▶ Goal of the exercise
Quote all of the data below word for word, reproducing every line without alteration.

▶ Rows drawn from a dataset
= = = = = = =

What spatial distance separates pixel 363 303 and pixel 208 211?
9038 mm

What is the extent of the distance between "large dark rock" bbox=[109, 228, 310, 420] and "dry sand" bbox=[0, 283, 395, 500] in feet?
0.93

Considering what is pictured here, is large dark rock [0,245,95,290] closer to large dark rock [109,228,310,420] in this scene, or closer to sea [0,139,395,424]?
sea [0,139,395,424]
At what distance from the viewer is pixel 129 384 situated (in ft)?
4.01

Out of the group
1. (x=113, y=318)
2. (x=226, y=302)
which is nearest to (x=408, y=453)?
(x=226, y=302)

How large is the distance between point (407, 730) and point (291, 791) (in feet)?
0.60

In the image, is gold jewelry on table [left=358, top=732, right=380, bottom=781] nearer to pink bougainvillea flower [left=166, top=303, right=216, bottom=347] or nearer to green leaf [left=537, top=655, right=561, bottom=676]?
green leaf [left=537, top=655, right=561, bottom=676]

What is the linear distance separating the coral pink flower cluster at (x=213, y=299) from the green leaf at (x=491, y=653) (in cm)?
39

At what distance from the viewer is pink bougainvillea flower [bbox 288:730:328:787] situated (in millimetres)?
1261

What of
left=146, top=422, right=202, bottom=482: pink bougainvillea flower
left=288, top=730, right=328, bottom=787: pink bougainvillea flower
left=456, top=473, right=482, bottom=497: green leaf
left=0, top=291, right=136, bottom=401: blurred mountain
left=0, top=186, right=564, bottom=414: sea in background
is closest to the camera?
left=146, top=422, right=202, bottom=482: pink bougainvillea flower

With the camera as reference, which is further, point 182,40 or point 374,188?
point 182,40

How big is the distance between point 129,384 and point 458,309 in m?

= = = = = = =

▶ Result for this exercise
What spatial distance separates pixel 363 303 and pixel 208 211?
9038 mm

What is the extent of the distance between "large dark rock" bbox=[109, 228, 310, 420] and "dry sand" bbox=[0, 283, 395, 500] in feet?
0.93

Considering what is pictured here, is large dark rock [0,245,95,290] closer to large dark rock [109,228,310,420] in this scene, or closer to sea [0,139,395,424]?
sea [0,139,395,424]
At what distance from the viewer is pixel 129 384 situated (in ft)?
4.01

Out of the group
1. (x=113, y=318)
2. (x=226, y=302)
which is nearest to (x=408, y=453)?
(x=226, y=302)

How large is the distance between point (407, 730) and point (291, 791) (in feet)?
0.60

In the image, is gold jewelry on table [left=358, top=732, right=380, bottom=781] nearer to pink bougainvillea flower [left=166, top=303, right=216, bottom=347] or nearer to green leaf [left=537, top=655, right=561, bottom=676]?
green leaf [left=537, top=655, right=561, bottom=676]

What is the linear distance separating the coral pink flower cluster at (x=213, y=299) from the green leaf at (x=491, y=653) (in cm)?
39

At what distance from the viewer is pink bougainvillea flower [bbox 288:730:328:787] situated (in millimetres)?
1261

What of
left=146, top=422, right=202, bottom=482: pink bougainvillea flower
left=288, top=730, right=328, bottom=787: pink bougainvillea flower
left=456, top=473, right=482, bottom=497: green leaf
left=0, top=291, right=136, bottom=401: blurred mountain
left=0, top=186, right=564, bottom=414: sea in background
is closest to the camera?
left=146, top=422, right=202, bottom=482: pink bougainvillea flower

With the camera as reference, which is further, point 182,40 or point 374,188?
point 182,40

How big is the distance between point 129,384 and point 458,309 in m?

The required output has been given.